OLD
CLOTHES
poems by Orhan Veli Kanık
(1914-1950)
versions by Anthony
Weir
of translations from the Turkish
by Murat Nemet-Nejat and others
WALKING DOWN
THE STREET
Walking down the
street,
I realise that I'm smiling.
And I smile even more
because I'm thinking
passers-by must think me
a bit funny in the head -
or, of course, that I've been drinking...
I, ORHAN VELI
I, Orhan Veli,
famous author of the famous poem
Suleyman Effendı, May He Rest in Peace,
have heard that you are curious
about my private life.
Let me tell you:
First I am a man - that is,
I am not a performing seal, or anything like it.
I have a nose, and ears,
though they are not perfectly-formed
or even shapely.
I live in a house,
I have a job.
I don't walk around
with a cloud above me,
nor do I have a sign on my back.
I am not as modest as King George VI of England,
nor am I snooty like our former President's
late-lamented Chief Groom.
I love spinach.
I am crazy about cheese Börek.
I have no eyes
for material things -
really I don't.
Oktay Rifat and Melih Çevdet
are my best friends,
and I have a lover,
who is Very Respectable.
Naturally, I cannot
mention her name.
(The literary critics can root it out.)
I also keep busy
with unimportant things,
but only between Projects.
What more can I say ?
Perhaps I have a hundred other habits,
but what's the point of mentioning them all ?
Lists pretty soon begin to pall...
POEM WITH A TAIL
We can't be seen
together.
Our paths are separate.
You belong to the butcher.
I'm just an alley cat.
You eat off a metal plate,
I from the lion's mouth.
You dream of love.
I dream of dinner.
But your path isn't easy either, pal.
No, it's not easy
to wag a tail
all and every
godforsaken day.
OLD
CLOTHES
I buy old clothes.
I buy old clothes and refashion them as stars.

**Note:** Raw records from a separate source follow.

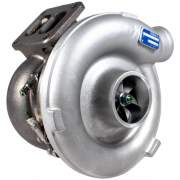 TSI - Caterpillar 3306 Turbocharger, Remanufactured - Image 1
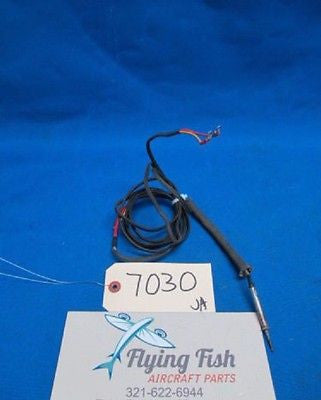 Alcor EGT Thermocouple Probe P/N: 001-005-A36 **WORKING** (7030)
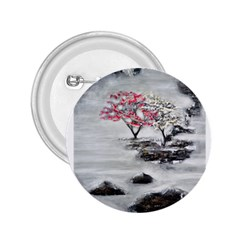 Mountains, Trees And Fog 2 25  Buttons
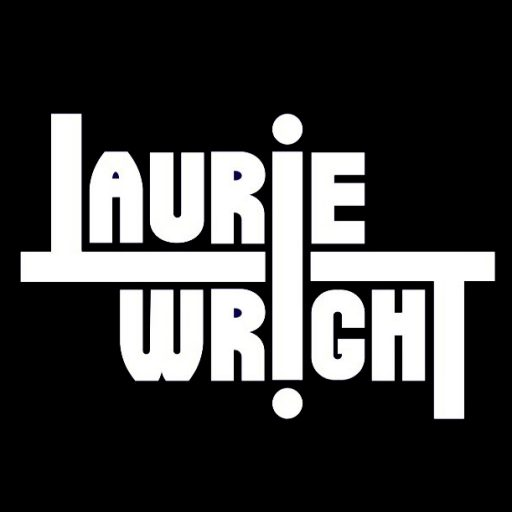 Laurie Wright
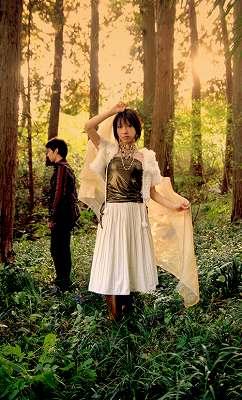 声優・藤みさきライブ&CD情報_e0025035_22301889.jpg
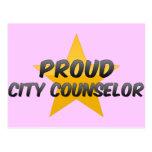 Consejero orgulloso de la ciudad tarjetas postales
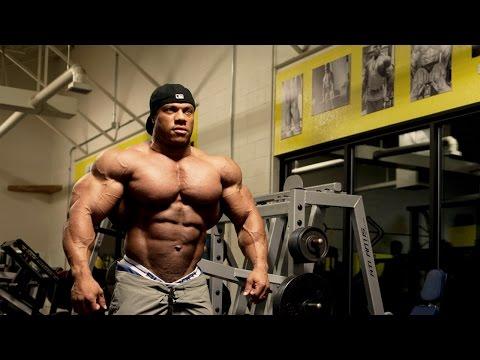 Les exercices kegelya pour le renforcement des muscles du fond pelvien chez les hommes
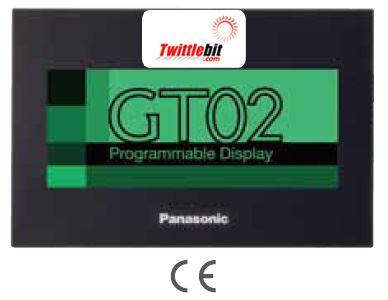 "AIG02GQ24D, 3.8"" GT02 HMI Operator Interface"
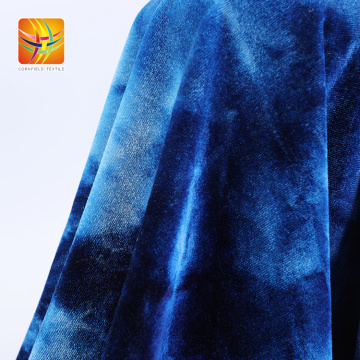 Popular Oem Tie Dye Blue Velour Fabric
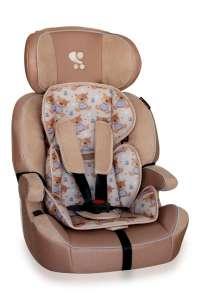Lorelli Navigator Autósülés 9-36kg - Maci #bézs 30355868 Gyerekülés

'Music is the food of love.'
I love music.
I write poetry.
I write poetry and buy old clothes.
I sell old clothes and buy music.
If only I could
also be a little fish
in a big bottle of raki!
(NOTE:
the word eskiler can mean anything old,
including 'The Ancients')
THE VISITOR
I was so bored
yesterday evening
two packs of cigarettes did absolutely nothing for me.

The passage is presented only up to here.